-- START --
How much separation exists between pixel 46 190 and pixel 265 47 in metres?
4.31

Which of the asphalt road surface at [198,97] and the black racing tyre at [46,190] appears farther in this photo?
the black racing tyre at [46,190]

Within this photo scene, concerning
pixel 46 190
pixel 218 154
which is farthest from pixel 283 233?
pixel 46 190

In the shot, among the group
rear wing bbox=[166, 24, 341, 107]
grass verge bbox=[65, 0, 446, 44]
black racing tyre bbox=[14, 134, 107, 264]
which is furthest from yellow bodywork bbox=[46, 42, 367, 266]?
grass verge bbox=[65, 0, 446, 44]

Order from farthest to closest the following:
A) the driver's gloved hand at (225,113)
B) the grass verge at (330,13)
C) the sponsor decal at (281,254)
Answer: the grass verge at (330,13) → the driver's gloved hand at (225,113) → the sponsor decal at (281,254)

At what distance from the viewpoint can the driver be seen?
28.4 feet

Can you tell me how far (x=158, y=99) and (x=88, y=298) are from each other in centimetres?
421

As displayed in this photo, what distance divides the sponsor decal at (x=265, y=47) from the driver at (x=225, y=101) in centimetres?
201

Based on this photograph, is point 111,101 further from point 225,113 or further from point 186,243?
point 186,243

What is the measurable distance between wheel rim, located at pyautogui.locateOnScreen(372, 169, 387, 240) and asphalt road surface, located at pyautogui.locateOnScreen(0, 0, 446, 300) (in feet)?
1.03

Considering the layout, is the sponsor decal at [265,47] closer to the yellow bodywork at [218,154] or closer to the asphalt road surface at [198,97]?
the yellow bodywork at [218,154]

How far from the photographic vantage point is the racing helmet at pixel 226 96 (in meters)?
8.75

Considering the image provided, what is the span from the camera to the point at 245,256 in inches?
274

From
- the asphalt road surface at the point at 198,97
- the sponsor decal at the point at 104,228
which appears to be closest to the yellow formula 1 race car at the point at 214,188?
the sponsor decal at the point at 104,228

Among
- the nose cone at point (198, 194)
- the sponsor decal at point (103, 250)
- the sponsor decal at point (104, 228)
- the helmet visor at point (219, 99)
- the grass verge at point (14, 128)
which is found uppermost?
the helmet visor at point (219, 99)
-- END --
◆ **What you have to do**
Can you recast the data as a Markdown table with the columns Num and Text, starting with the line containing "Considering the image" and continuing through the end of the data? Number each line and leave out blank lines.

◆ **Complete response**
| Num | Text |
|---|---|
| 1 | Considering the image provided, what is the span from the camera to the point at 245,256 in inches? |
| 2 | 274 |
| 3 | From |
| 4 | - the asphalt road surface at the point at 198,97 |
| 5 | - the sponsor decal at the point at 104,228 |
| 6 | which appears to be closest to the yellow formula 1 race car at the point at 214,188? |
| 7 | the sponsor decal at the point at 104,228 |
| 8 | Among |
| 9 | - the nose cone at point (198, 194) |
| 10 | - the sponsor decal at point (103, 250) |
| 11 | - the sponsor decal at point (104, 228) |
| 12 | - the helmet visor at point (219, 99) |
| 13 | - the grass verge at point (14, 128) |
| 14 | which is found uppermost? |
| 15 | the helmet visor at point (219, 99) |